What to produce - Quote every line word for word, from the very start of the entries down to the line containing "1592 millimetres", including that line.

========================================================================

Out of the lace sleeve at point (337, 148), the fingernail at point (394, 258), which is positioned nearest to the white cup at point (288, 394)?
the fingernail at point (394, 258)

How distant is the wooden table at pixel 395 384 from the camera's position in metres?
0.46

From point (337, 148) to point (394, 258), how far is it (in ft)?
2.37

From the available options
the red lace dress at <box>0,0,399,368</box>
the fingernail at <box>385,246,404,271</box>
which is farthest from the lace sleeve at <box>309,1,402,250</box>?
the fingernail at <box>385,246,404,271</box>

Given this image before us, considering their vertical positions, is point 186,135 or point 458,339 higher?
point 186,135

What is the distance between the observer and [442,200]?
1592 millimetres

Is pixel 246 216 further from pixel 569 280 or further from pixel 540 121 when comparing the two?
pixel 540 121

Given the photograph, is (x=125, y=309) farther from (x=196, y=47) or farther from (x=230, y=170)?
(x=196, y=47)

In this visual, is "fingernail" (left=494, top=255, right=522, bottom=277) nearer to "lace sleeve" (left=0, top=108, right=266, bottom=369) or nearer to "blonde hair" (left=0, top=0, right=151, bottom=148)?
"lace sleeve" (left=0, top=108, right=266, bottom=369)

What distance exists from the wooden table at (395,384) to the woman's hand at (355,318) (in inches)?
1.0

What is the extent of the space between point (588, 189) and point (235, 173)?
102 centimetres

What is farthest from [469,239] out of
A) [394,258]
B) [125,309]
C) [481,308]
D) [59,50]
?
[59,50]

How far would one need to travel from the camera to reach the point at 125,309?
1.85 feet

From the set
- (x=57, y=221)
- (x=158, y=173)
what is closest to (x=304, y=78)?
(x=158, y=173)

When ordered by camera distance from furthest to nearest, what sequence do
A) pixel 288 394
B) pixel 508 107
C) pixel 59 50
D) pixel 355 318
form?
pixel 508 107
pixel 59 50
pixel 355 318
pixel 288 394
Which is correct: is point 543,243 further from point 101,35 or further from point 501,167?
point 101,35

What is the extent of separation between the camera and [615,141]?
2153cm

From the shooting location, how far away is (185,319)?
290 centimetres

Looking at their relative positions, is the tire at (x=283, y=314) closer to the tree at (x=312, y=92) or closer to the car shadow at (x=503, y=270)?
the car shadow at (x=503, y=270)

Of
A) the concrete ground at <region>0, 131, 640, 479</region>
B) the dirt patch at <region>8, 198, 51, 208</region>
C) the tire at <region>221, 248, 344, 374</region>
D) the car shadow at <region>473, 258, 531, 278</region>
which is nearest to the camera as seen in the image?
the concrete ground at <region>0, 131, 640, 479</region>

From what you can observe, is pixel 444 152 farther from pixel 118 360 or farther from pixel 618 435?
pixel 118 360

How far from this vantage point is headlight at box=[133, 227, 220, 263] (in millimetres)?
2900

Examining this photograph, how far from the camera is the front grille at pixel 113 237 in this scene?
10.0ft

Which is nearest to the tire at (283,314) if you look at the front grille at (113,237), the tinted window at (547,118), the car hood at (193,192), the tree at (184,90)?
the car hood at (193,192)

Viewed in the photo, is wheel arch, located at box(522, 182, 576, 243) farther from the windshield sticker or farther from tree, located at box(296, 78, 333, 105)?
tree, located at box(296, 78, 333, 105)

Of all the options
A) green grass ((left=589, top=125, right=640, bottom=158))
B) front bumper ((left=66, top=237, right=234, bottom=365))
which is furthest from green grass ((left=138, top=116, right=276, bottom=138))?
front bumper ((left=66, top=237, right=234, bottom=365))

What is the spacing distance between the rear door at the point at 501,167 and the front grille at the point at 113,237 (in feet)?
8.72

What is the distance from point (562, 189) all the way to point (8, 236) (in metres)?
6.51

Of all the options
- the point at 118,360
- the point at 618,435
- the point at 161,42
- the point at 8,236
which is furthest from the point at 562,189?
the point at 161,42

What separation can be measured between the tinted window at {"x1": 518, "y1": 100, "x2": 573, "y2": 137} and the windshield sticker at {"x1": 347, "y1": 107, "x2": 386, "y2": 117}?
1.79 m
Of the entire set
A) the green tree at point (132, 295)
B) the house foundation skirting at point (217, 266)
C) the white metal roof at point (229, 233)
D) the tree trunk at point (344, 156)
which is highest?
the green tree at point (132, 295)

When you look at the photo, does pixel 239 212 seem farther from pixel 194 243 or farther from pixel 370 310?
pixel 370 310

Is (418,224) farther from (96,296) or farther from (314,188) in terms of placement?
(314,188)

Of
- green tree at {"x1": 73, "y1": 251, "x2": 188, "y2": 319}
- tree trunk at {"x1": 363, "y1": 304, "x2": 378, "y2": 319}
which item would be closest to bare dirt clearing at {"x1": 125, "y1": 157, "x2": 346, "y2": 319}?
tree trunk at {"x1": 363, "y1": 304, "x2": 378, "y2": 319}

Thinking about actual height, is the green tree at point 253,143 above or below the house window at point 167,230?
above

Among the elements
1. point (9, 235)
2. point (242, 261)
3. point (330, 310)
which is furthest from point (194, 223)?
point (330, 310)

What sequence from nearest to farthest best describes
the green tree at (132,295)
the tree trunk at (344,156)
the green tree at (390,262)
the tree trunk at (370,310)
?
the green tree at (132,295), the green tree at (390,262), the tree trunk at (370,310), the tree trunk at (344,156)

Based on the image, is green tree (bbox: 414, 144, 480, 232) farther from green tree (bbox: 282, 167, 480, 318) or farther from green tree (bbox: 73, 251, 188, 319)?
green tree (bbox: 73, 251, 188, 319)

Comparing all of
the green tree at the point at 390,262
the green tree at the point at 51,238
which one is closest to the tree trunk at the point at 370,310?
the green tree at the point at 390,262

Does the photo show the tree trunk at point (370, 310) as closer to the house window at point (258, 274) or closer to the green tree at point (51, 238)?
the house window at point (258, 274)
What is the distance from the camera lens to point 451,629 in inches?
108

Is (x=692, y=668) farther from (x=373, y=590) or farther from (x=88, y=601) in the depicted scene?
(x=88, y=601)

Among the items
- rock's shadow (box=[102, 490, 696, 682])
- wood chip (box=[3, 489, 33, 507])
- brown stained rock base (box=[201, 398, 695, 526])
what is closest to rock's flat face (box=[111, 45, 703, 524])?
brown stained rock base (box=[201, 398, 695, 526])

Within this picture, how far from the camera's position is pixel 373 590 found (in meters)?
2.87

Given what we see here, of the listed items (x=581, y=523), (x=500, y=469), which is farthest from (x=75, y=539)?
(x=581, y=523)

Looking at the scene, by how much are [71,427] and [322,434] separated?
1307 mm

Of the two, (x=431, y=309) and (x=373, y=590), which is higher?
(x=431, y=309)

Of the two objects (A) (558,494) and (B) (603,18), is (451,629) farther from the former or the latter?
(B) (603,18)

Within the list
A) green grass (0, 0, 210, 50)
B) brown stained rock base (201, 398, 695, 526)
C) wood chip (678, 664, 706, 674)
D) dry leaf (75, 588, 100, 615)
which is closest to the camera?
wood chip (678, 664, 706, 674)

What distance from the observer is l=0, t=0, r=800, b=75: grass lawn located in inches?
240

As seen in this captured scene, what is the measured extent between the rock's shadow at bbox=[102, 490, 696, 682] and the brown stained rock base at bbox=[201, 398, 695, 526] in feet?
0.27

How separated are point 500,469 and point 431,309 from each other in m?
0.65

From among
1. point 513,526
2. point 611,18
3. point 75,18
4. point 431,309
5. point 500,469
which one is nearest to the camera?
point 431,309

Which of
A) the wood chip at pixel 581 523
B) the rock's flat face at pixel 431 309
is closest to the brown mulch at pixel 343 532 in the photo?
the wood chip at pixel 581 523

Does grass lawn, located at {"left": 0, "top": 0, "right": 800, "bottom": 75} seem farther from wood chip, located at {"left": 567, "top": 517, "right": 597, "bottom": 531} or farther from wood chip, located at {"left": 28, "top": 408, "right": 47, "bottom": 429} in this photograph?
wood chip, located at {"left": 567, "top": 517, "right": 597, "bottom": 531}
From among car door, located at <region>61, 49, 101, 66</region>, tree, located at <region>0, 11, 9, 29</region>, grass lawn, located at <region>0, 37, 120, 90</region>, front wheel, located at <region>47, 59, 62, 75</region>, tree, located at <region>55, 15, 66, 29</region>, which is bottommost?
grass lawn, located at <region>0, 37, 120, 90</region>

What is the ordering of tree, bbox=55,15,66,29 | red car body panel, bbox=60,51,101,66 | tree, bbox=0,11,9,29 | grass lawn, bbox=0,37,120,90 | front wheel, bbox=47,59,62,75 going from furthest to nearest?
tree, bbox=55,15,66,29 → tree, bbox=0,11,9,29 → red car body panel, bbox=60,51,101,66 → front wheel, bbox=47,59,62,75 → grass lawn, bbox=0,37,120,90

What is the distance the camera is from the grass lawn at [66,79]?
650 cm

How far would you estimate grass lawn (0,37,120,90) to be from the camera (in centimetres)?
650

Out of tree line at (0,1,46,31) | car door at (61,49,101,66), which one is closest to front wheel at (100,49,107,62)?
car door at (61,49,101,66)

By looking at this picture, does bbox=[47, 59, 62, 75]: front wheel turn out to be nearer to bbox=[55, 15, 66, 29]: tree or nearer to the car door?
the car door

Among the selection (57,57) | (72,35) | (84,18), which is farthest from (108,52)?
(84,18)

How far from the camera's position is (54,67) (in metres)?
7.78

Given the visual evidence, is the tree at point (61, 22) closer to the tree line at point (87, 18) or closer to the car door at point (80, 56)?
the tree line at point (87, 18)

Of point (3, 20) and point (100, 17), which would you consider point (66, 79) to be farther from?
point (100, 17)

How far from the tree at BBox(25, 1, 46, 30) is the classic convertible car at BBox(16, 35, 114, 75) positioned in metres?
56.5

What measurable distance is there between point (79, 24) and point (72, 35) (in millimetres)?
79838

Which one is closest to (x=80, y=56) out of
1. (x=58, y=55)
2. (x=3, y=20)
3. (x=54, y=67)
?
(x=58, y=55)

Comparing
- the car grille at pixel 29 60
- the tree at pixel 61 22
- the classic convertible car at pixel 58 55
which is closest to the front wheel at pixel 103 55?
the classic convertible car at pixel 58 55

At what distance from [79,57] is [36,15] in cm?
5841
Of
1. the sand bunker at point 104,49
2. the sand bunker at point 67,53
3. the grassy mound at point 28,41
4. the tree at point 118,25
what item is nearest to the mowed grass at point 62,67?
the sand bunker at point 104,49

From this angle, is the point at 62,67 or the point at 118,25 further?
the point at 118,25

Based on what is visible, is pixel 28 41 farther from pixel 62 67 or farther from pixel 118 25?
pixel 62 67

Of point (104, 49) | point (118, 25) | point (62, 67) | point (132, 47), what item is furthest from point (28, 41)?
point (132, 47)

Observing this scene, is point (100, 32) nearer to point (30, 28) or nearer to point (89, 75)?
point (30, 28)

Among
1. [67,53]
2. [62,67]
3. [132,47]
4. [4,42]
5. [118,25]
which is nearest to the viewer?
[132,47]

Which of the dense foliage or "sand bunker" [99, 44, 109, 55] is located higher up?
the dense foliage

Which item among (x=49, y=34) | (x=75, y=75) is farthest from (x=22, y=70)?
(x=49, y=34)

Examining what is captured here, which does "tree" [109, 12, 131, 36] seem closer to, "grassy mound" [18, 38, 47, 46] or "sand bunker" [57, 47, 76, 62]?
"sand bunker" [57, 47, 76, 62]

========================================================================

Finished answer -
Out of the lace sleeve at point (337, 148), the fingernail at point (394, 258), which is positioned nearest to the white cup at point (288, 394)?
the fingernail at point (394, 258)

How distant is the wooden table at pixel 395 384 from the camera's position in metres?
0.46

From point (337, 148) to point (394, 258), how far is it (in ft)?
2.37

From the available options
the red lace dress at <box>0,0,399,368</box>
the fingernail at <box>385,246,404,271</box>
which is farthest from the lace sleeve at <box>309,1,402,250</box>?
the fingernail at <box>385,246,404,271</box>

Given this image before us, considering their vertical positions, is point 186,135 or point 458,339 higher?
point 186,135

What is the distance between the observer and [442,200]?
1592 millimetres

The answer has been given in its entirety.